Amundsen had little experience of Arctic sailing, and so decided to undertake a training expedition before braving the Arctic ice. He engaged Hans Christian Johannsen, her previous owner, and a small crew, and sailed from Tromsø in April 1901. The next five months were spent sealing on the pack ice of the Barents Sea. Following their return to Tromsø in September, Amundsen set about remedying the deficiencies in Gjøa that the trip had exposed. He had a little 13 hp marine paraffin motor, connected with a winch, for navigation in light winds and to facilitate handlings. Much of the winter was spent upgrading her ice sheathing, as Amundsen knew she would spend several winters iced-in.

● ● ● ●

Write the next part of the passage on Amundsen's preparation of the Gjøa, picking up after its final sentence. The listing that comes next has nothing to do with this.

#### [Dataset extract]

● ● ● ●

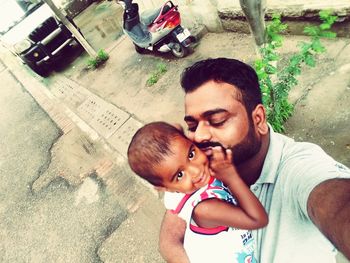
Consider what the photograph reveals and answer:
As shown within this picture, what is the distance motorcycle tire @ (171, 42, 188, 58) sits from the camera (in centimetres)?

● ● ● ●

#### [Task output]
=== Journey through the Northwest Passage ===
In the spring of 1902, her refit complete, Amundsen sailed Gjøa to Christiania (now Oslo), the capital of Norway. At this time Norway was still in a union with Sweden, and Amundsen hoped the nationalistic spirit which was sweeping the country would attract sponsors willing to underwrite the expedition's growing costs. After much wrangling, and a donation from the Swedish King, Oscar II, he succeeded. By the time Amundsen returned, Norway had gained its independence, and he and his crew were among the new country's first national heroes.

Amundsen served as the expedition leader and Gjøa's master. His crew were Godfred Hansen, a Danish naval lieutenant and Gjøas first officer; Helmer Hanssen, second officer, an experienced ice pilot who later accompanied Amundsen on subsequent expeditions; Anton Lund, an experienced sealing captain; Peder Ristvedt, chief engineer; Gustav Juel Wiik, second engineer, a gunner in the Royal Norwegian Navy; and Adolf Henrik Lindstrøm, cook.

Gjøa left the Oslofjord on June 16, 1903, and made for the Labrador Sea west of Greenland. From there she crossed Baffin Bay and navigated the narrow, icy straits of the Arctic Archipelago. By late September Gjøa was west of the Boothia Peninsula and began to encounter worsening weather and sea ice. Amundsen put her into a natural harbour on the south shore of King William Island; by October 3 she was iced in.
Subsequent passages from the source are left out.